Quoted passage:
[Start of section]

It’s good to know Gov. Jared Polis reads this column. He asked me to correct a line in my last one where I said he wants to use your TABOR refunds to plug a hole in the unemployment fund.
Polis wants you to know he wants to use federal bailout money, not TABOR refunds, for that. Fair enough, but whatever. Money is fungible. The more the state spends, the less you keep.
He can do this because the state government is drowning in money. So much so the Legislature (and wrap your head around this) can’t spend it all.
Agencies are asking to pocket the money to use in future years because they, the David Copperfields of making your money just disappear in front of your very eyes, can’t figure out how to get rid of it all.
Where did all this money come from? Well, it came out of thin air. It’s Monopoly money.
And the very same reason why Colorado’s state purse is bursting at the seams is the same reason why Jared Polis could lose reelection.
From any current standpoint there is no way Jared can lose. If need be, he can just write himself another campaign check for $25 million. There is nobody I see running on the other team that can do that.
Thanks to Colorado’s crony campaign limits, a Republican candidate would have to get 8,000 donors to give the maximum of $1,250 each to match every $10 million Polis gives himself.
Jared is wildly popular. The press would take a bullet for him. He is a shoo-in, except for one tiny but snowballing issue. It’s called inflation.
When you print money out of thin air, it eventually leads to inflation. And Washington has been printing it in a couple of big ways. First by pumping out stimulus packages that are completely financed by debt, and second by expanding the money supply
Since Barack Obama was sworn into office, the Federal Reserve has grown the money supply by nearly 160%. Since COVID hit it’s gone up by almost 35%. At some point when those dollars finally find their way into the economy, prices are going to go up to match.
Congress can’t stop spending (birds gotta fly, fish gotta swim) and the Federal Reserve will not tighten the money supply for fear of triggering a recession. Inflation will continue to run rampant.
It is not out of the realm of possibility that we have double-digit inflation by the time the fall elections roll around.

[End of section]

Recorded data:

[Start of section]

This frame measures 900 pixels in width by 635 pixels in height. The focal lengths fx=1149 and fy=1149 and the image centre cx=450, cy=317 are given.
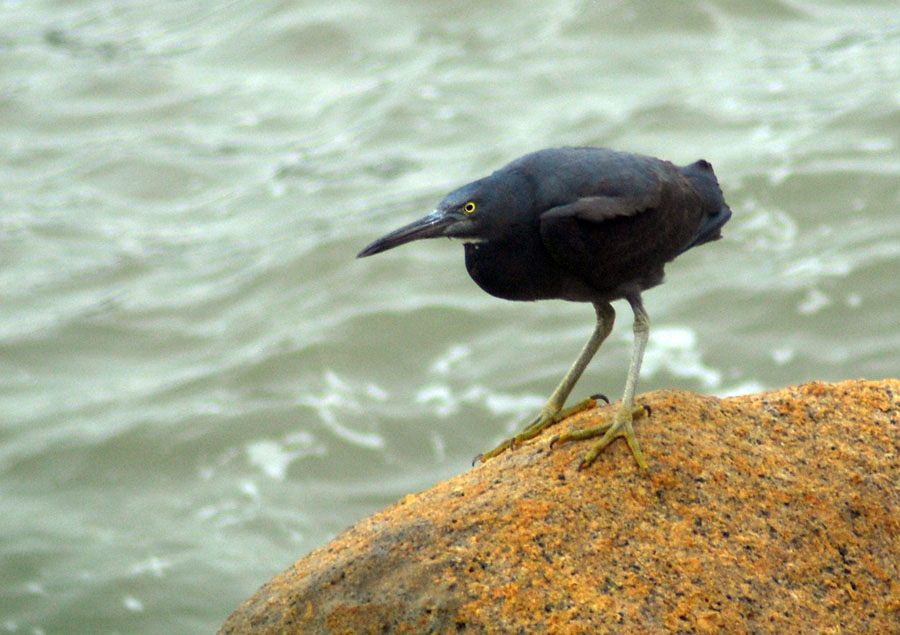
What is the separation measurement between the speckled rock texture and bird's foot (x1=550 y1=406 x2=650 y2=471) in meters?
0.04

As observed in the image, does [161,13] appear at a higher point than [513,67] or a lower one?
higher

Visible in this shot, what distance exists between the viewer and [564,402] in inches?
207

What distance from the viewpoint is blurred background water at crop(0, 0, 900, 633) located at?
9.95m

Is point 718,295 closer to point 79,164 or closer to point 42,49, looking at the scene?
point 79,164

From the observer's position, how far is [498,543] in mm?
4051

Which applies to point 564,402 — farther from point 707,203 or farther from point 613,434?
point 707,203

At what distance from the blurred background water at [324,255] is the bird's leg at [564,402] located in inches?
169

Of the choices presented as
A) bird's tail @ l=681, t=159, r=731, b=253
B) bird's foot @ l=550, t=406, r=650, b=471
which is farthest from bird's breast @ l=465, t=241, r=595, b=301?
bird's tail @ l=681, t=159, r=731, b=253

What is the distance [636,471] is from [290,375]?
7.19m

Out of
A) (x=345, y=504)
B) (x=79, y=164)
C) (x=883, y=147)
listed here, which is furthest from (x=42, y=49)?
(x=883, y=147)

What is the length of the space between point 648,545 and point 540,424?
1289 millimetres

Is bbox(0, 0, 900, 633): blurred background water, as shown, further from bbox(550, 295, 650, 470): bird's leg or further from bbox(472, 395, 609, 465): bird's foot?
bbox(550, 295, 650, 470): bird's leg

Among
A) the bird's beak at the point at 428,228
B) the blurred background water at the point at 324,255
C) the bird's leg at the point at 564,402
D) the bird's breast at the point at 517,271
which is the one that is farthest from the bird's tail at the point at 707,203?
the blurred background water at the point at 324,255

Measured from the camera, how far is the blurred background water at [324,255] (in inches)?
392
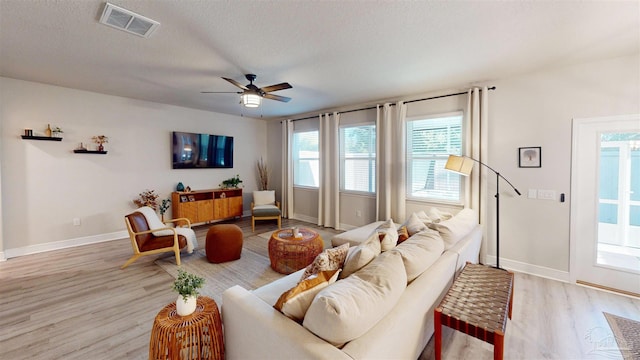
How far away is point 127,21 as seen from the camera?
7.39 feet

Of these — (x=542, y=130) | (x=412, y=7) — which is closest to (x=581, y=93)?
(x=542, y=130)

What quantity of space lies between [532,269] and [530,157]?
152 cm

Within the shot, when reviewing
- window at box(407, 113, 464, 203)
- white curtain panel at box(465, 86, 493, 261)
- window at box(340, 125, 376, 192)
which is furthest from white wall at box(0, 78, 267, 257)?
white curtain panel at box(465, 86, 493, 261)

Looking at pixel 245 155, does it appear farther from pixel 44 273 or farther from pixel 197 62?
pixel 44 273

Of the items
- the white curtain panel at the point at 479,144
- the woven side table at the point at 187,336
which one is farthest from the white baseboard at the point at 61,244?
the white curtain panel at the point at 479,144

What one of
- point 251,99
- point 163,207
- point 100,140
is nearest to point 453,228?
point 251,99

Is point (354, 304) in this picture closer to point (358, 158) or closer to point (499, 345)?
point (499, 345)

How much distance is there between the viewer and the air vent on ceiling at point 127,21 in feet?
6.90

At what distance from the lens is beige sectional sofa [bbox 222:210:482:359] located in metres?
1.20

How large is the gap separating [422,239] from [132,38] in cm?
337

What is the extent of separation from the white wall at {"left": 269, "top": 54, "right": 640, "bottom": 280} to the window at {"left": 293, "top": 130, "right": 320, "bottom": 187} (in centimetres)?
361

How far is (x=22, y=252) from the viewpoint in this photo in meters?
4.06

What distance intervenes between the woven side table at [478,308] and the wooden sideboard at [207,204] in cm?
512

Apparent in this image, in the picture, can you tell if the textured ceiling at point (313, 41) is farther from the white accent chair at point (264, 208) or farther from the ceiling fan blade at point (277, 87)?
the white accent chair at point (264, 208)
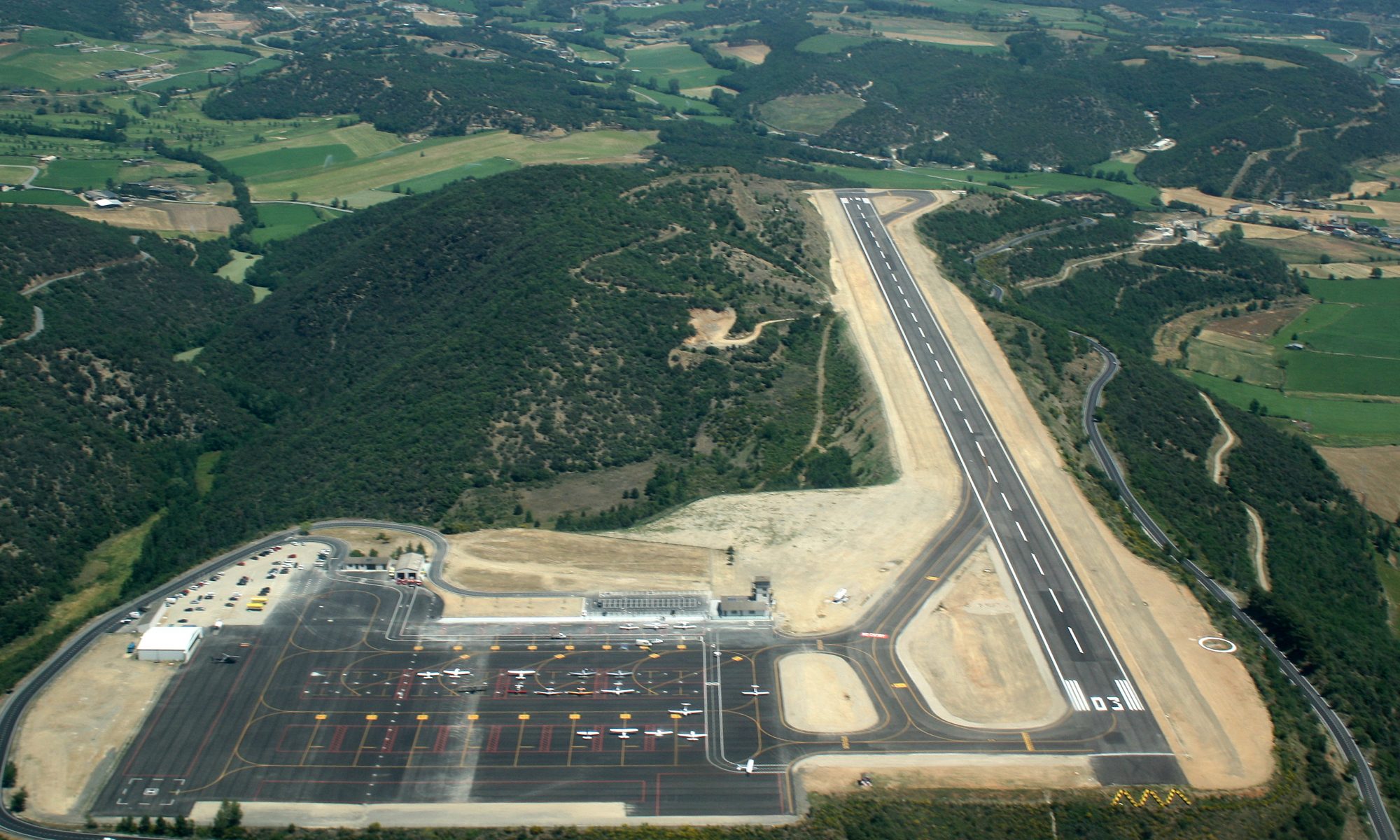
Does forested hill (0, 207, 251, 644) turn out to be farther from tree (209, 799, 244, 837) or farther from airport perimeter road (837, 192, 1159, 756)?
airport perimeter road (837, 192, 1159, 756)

[End of section]
[Start of section]

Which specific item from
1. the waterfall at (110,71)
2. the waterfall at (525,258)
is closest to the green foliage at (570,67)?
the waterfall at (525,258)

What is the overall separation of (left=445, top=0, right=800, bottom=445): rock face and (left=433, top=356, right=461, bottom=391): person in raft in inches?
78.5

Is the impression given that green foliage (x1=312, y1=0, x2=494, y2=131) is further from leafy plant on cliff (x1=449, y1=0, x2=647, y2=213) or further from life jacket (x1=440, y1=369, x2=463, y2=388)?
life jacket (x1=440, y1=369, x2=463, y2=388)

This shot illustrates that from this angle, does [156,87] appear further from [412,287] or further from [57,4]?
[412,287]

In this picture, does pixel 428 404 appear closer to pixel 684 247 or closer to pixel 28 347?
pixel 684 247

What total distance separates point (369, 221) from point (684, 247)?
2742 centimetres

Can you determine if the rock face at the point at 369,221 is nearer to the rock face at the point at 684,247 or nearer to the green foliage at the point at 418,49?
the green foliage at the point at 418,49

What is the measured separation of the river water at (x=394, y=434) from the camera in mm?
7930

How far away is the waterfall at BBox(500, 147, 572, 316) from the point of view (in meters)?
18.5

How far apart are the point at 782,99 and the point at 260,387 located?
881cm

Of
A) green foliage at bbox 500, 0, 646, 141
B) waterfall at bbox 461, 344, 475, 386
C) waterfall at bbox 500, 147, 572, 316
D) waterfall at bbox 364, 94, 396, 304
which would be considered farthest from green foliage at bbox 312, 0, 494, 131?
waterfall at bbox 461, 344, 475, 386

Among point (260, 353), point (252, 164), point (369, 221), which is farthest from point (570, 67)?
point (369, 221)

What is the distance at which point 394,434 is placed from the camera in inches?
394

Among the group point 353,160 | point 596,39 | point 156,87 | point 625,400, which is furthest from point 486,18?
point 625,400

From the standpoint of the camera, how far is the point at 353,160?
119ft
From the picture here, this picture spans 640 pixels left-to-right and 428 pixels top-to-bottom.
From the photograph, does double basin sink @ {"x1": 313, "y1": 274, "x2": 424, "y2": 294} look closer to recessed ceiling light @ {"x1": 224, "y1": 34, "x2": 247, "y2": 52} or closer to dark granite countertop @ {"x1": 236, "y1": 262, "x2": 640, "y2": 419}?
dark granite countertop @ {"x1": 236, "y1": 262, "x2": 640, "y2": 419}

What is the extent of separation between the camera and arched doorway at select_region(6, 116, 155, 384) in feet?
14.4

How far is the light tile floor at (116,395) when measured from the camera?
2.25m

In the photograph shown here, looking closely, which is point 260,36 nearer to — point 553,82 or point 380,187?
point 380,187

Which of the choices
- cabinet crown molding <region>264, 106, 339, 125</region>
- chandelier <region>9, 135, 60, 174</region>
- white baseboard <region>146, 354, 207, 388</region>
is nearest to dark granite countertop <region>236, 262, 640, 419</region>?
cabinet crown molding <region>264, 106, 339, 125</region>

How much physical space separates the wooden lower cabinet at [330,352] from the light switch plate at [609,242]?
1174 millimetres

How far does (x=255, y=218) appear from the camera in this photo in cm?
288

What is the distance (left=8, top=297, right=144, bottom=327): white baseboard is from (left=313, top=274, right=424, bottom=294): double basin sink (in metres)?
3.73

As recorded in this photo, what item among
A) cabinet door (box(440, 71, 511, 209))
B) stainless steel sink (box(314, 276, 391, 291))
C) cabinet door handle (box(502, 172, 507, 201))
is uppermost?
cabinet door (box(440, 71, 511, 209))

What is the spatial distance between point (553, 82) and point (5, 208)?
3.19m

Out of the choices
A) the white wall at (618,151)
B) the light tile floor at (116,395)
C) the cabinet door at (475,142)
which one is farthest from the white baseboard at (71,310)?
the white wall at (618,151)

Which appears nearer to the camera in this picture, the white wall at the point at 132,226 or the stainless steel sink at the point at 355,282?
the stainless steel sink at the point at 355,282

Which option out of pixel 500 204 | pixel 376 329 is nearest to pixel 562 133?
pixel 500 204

[End of section]

Tasks to perform:
[1] Rewrite the part of the column on Governor Polis and inflation starting at "Where did all" and ending at "could lose reelection.", replacing "Monopoly money" with "play money".
[2] According to the column on Governor Polis and inflation, by how much has the money supply gone up since COVID hit?
[3] How would you continue the column on Governor Polis and inflation from where it stops?

Solved problems:
[1]
Where did all this money come from? Well, it came out of thin air. It’s play money.
And the very same reason why Colorado’s state purse is bursting at the seams is the same reason why Jared Polis could lose reelection.

[2] By almost 35%.

[3]
I’m not suggesting Republicans are heroes when it comes to debt spending or monetary policy. I am saying that as inflation grows, working people are destroyed by it.
No amount of lip service from our new “affordability” governor will be able to make up for all the inflationary actions he and his administration has done.
In fact, his State of the State address, crowing about how he has made Colorado affordable, will be the “before” picture in every Republican ad about how his regulatory state is choking working families.
Republicans will simply need to lay out the facts. Facts like he committed us to the California automobile emission standards. Now that California’s Gavin Newsom decreed a ban on all sales of cars with internal combustible engines by 2035, it’s the rule in Colorado. Thank our affordability governor.
Our affordability governor’s Air Quality Control Commission is working to require employers to spy on their employees’ driving habits and force them into transit by gunpoint.
Putting activist vegans on boards to oversee ranching.
Outlawing take-home containers at restaurants and bags at stores.
Strangling the oil and gas industry (where blue-collar workers used to make great livings).
Requiring electrification in new homes.
Closing coal power plants and jacking energy prices.
Outlawing natural gas appliances. And so on and so on (without even mentioning all the “fee” increases).
Polis has made Colorado inflationary, even beyond what Washington has.
If inflation keeps roaring, I said if, Republicans will take the United States House and the United States Senate.
Here in Colorado, Republicans will easily take the State Senate and conceivably the House.
And if inflation is bad enough, no amount of money that Jared self-funds could save him.
This also presupposes an electable Republican candidate who spends more time talking about the current election than the last one.
Jon Caldara is president of the Independence Institute, a free market think tank in Denver.